Sexual activities for the classroom
The first published compilation of classroom activities for college-level gender and sexuality courses will be released this month, containing over 30 of the best ideas from G&S professors across the country.
Edited by a pair of University of Illinois Springfield professors, “Activities for Teaching Gender and Sexuality in the University Classroom” is intended to create a more participatory classroom and, perhaps, reduce pressure on overburdened professors.
“Unfortunately, many instructors wind up teaching these classes with very little experience and knowledge on these topics,” says Elizabeth Ribarsky, who co-edited the book along with Michael Murphy. “If an instructor feels uncomfortable talking about sexuality, they often go to a lecture approach that limits interaction with the class. By protecting their discomfort, they actually perpetuate the student’s discomfort. For us, it’s important to create classrooms where students are engaged in discussions.”
In creating the new teacher’s manual, the editors pored over hundreds of lesson plans from around the country, looking for activities that had a track record of positive results with college age populations.
“Despite how pervasive sexuality and gender issues are in the media, it still remains a remarkably taboo topic within our society. Some people actually think we’re promoting people having sex by talking about it [in the classroom]. But research has shown that people that talk about sex at a younger age – and are more comfortable talking about sex – tend to delay their first sexual experience longer than those who did not talk about it.”
Try it out:
Activity from “Activities for Teaching Gender and Sexuality in the University Classroom.” [Note: the description below is only intended as a cursory example. Before implementing any activity in the classroom, instructors are encouraged to consult the full lesson plan.]

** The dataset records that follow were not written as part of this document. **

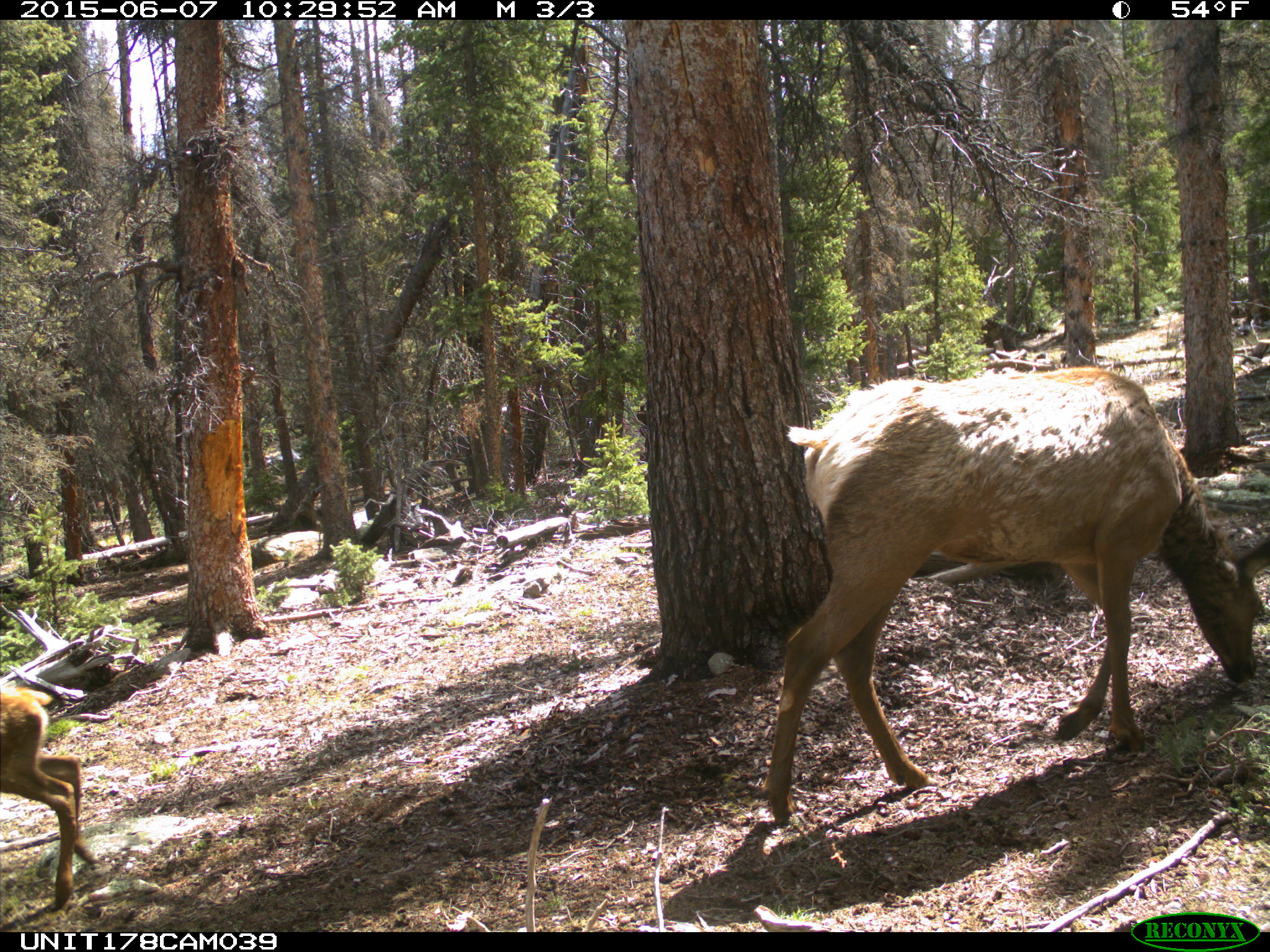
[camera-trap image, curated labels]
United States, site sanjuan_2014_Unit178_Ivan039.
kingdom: Animalia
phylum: Chordata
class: Mammalia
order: Artiodactyla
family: Cervidae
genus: Cervus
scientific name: Cervus elaphus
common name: red deer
Cervus elaphus (red deer).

“The Sexual Secrets Project,” developed by Shawn Trivette, of Louisiana Tech University
1. Students are given a note card and an envelope.
2. Similar to the well-known online PostSecret project, they are encouraged to anonymously write down a personal sexual secret.
3. They seal the envelope and submit it to the instructor.
4. The instructor posts the note cards in the classroom at a future date.
Frequent result: Both students and instructors are often shocked to discover that their most taboo feelings and experiences are shared by many of their peers.